◆ **Document**:
**********

Can you see my error and/or reproduce the issue? Thanks all of you!


On Tue, May 7, 2019 at 7:25 AM Fraga, Eric <e.fraga@ucl.ac.uk> wrote:

> On Monday,  6 May 2019 at 14:17, Matt Price wrote:
> > So, I'm finding more and more that I want to include simple diagrams in
> my
> > course materials. At present I am generating them as svg's using
> Inkscape,
> > but that feels really tiresome to me. I would much rather make them
> > programmatically, preferably including the source code as an org-mode
> block.
>
> You have had recommendations for graphviz (dot etc.) and plantuml
> already.  Those are very good suggestions and I use them all the
> time.  For more general drawings, and given that you want something
> programmatic, I would also suggest tikz (in LaTeX) as it's very powerful
> (but then harder to do some simple things that graphiz/plantuml will do
> very easily).

**********

◆ **Entries supplied**:

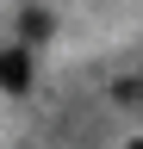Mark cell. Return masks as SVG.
<instances>
[{"mask_svg":"<svg viewBox=\"0 0 143 149\" xmlns=\"http://www.w3.org/2000/svg\"><path fill=\"white\" fill-rule=\"evenodd\" d=\"M0 87L6 93H25L31 87V56L25 50H0Z\"/></svg>","mask_w":143,"mask_h":149,"instance_id":"obj_1","label":"cell"},{"mask_svg":"<svg viewBox=\"0 0 143 149\" xmlns=\"http://www.w3.org/2000/svg\"><path fill=\"white\" fill-rule=\"evenodd\" d=\"M19 31H25V44H38V37H50V13H44V6L19 13Z\"/></svg>","mask_w":143,"mask_h":149,"instance_id":"obj_2","label":"cell"},{"mask_svg":"<svg viewBox=\"0 0 143 149\" xmlns=\"http://www.w3.org/2000/svg\"><path fill=\"white\" fill-rule=\"evenodd\" d=\"M131 149H143V137H137V143H131Z\"/></svg>","mask_w":143,"mask_h":149,"instance_id":"obj_3","label":"cell"}]
</instances>
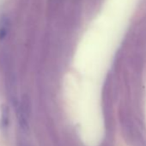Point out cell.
Masks as SVG:
<instances>
[{
  "label": "cell",
  "mask_w": 146,
  "mask_h": 146,
  "mask_svg": "<svg viewBox=\"0 0 146 146\" xmlns=\"http://www.w3.org/2000/svg\"><path fill=\"white\" fill-rule=\"evenodd\" d=\"M17 117L21 128H23L24 131H27L29 129V99L26 97H23L22 103L17 106Z\"/></svg>",
  "instance_id": "cell-1"
},
{
  "label": "cell",
  "mask_w": 146,
  "mask_h": 146,
  "mask_svg": "<svg viewBox=\"0 0 146 146\" xmlns=\"http://www.w3.org/2000/svg\"><path fill=\"white\" fill-rule=\"evenodd\" d=\"M11 24L10 18L7 16L3 15L0 17V41L5 40L8 37L11 31Z\"/></svg>",
  "instance_id": "cell-2"
},
{
  "label": "cell",
  "mask_w": 146,
  "mask_h": 146,
  "mask_svg": "<svg viewBox=\"0 0 146 146\" xmlns=\"http://www.w3.org/2000/svg\"><path fill=\"white\" fill-rule=\"evenodd\" d=\"M10 111L7 105L4 104L1 108V126L3 129H6L9 125Z\"/></svg>",
  "instance_id": "cell-3"
}]
</instances>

**********

◆ **What to do**: Render this sentence from the email about diagram tools in Spanish: "Those are very good suggestions and I use them all the time." Nothing in the records is needed for the work that follows.

◆ **Solution to this problem**: Esas son sugerencias muy buenas y las uso todo el tiempo.